> _What is being asked_
Beneath this line is the data. Output exactly the lines from the line with "from a machine" to the line with "Researchers investigated the optimization", both ends included, and nothing more.

────────────────────────────────────────

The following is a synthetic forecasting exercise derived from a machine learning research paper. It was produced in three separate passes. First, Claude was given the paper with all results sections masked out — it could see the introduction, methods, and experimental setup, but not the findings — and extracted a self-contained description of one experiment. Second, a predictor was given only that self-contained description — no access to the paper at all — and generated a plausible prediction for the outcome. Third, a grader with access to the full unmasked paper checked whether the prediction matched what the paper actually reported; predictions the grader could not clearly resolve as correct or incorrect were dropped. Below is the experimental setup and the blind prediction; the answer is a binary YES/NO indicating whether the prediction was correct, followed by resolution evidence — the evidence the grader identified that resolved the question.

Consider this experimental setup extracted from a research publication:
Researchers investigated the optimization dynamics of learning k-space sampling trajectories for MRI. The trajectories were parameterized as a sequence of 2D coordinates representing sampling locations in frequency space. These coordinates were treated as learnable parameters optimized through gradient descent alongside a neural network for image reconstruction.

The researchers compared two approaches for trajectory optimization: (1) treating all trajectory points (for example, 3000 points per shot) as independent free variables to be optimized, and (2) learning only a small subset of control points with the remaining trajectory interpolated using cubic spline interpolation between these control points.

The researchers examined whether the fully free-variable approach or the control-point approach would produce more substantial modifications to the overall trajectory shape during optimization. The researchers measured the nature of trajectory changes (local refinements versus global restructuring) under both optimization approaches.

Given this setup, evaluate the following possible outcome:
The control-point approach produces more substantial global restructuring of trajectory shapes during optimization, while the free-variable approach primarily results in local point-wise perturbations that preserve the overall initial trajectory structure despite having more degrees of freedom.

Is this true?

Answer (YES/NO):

────────────────────────────────────────

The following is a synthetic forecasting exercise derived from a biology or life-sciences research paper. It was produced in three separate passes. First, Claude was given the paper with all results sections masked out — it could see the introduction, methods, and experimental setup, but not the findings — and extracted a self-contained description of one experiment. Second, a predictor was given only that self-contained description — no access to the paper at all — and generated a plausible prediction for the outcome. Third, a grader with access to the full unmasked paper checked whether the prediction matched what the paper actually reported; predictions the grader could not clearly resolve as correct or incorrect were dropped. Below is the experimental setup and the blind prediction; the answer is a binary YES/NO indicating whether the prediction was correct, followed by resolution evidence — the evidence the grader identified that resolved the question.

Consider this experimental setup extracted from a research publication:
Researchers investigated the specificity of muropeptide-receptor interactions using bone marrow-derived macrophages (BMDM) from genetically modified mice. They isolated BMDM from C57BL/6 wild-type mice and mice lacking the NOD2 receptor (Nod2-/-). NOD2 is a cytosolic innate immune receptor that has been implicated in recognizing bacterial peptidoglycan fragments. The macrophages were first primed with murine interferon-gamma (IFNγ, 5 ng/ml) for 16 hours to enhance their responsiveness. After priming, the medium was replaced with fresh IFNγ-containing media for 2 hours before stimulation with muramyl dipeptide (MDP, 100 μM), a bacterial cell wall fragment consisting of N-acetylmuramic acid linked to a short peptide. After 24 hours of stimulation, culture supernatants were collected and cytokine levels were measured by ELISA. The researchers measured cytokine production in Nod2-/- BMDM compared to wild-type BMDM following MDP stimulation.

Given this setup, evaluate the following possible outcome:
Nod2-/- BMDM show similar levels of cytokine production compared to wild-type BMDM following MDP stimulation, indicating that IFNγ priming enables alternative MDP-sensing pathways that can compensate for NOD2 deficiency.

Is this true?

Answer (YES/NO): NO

────────────────────────────────────────

> _Exercise answer_
The following is a synthetic forecasting exercise derived from a machine learning research paper. It was produced in three separate passes. First, Claude was given the paper with all results sections masked out — it could see the introduction, methods, and experimental setup, but not the findings — and extracted a self-contained description of one experiment. Second, a predictor was given only that self-contained description — no access to the paper at all — and generated a plausible prediction for the outcome. Third, a grader with access to the full unmasked paper checked whether the prediction matched what the paper actually reported; predictions the grader could not clearly resolve as correct or incorrect were dropped. Below is the experimental setup and the blind prediction; the answer is a binary YES/NO indicating whether the prediction was correct, followed by resolution evidence — the evidence the grader identified that resolved the question.

Consider this experimental setup extracted from a research publication:
Researchers investigated the optimization dynamics of learning k-space sampling trajectories for MRI. The trajectories were parameterized as a sequence of 2D coordinates representing sampling locations in frequency space. These coordinates were treated as learnable parameters optimized through gradient descent alongside a neural network for image reconstruction.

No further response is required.